One good thing about getting older is I'm not so quick to scoff at other people as I once was. So what if the time to haul off the holly has long since past? I confess I was a little sad myself when I put my own decorations away on New Year's Day. As my fingers plucked each ornament off the tree (my son's paper fish with the glitter glue smile, my daughter's ballerina figurine, and the pale elf my grandmother once gave to me), I felt some tugs in the vicinity of my heart strings. After all, by officially saying the holidays were over and that 2014 had begun, I had to face the fact that my son who was once happy to sit at a table and do art projects with me is now 23 and my daughter will be starting college in the fall.

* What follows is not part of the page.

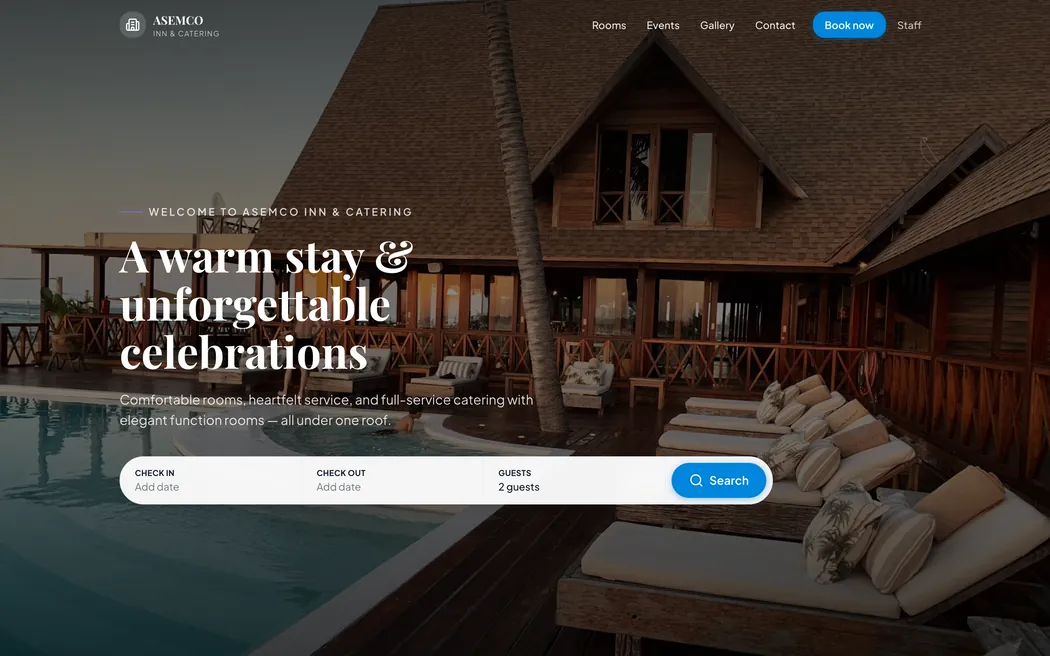 ASEMCO Inn and Catering booking homepage with a room availability search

Now it's the beginning of March already. I've put the relics of the past away, and I'm grasping the mane of this year of the horse as it gallops off into undiscovered territory.

Tuesday, February 18, 2014

Cyrano's Plume

With Cyrano de Bergerac’s dying breath, he proclaims he’s lost all but one thing: his panache. By this he means even death can’t rob him of his style, swagger, verve, dash. At the end of the play, who cares about his big nose? His spirit and pizzazz take precedence over any so-called physical flaws.

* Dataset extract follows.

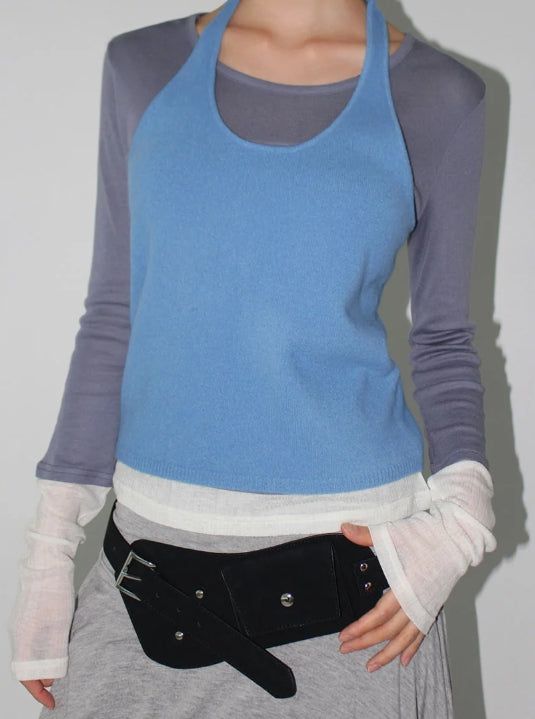 POP HALTER KNIT SLEEVELESS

Here’s a question to ponder while you’re sitting in traffic or waiting for your coffee to brew: Does the sweeping white plume Cyrano wears atop his hat solely serve as a symbol of his flair or does its flamboyance actually fuel his inner panache?

I wrote the haiku below about a pair of shoes (big, scuffed, used) that have been adding a little spring to my step lately.
My new shoes – maroon! –
found in the Goodwill bins. No
one else wanted them!

OK, so haiku are supposed to be about nature – raindrops and cicadas and whatnot. But hey, I’m a creative writing teacher and feel obligated to model what fun it is to take a literary rule and bend it to my own purposes.

Next month, we’ll continue bending the rules in my Saturday creative writing class.

Saturday, March 15, 2014
10-11:30am
100th Monkey Studio, 1600 SE Ankeny St.
Cost: $20 per class


Thursday, February 6, 2014

A Certain Fame


Some of my creative writing students have gone pantoum crazy, writing powerful poems with a pattern of repeating lines. As for me, I’m on a little haiku kick.


After seeing an apartment called "Casa Linda," I came up with this poem:

My name, not on a
book cover, but published on
an apartment sign.

According to our former poet laureate Robert Hass, the haiku form started out as an improvisational game that Japanese writers used to play at parties. Apparently, a group of them would make poems by adding to each other's lines and riffing like jazz musicians.

In keeping with that tradition, my Saturday creative writing students will meet next week to socialize and play around with words.

If you feel like joining us, bring a pen...or maybe your saxophone.


Saturday, February 15, 2014
10-11:30am
100th Monkey Studio, 1600 SE Ankeny St.
Cost: $20 per class

Saturday, February 1, 2014

"That's So Portland"

Before our fair city became known for its beards, microbrews and baristas, my grandmother, Myrtle L. Drahn, moved here in the 1960's. A middle-aged wife from Newberg, Oregon, she suddenly found herself single and in need of an income. She got a job at Jones Photo, rented a series of apartments in Portland and spent her free time riding the bus to Montgomery Ward (a department store) and chatting with her favorite waitresses and busboys at Roses Restaurant, which was famous for its bazillion-layer chocolate cakes and donuts the size of truck tires.


Two of the apartments she lived in when I was a kid still stand on Vista Avenue. I see them now every time our family heads to Washington Park, our picnic basket filled with a quinoa salad, some Dogfish Head Ale and maybe a plate of cookies topped with hazelnuts, which my grandmother would have known as "filberts."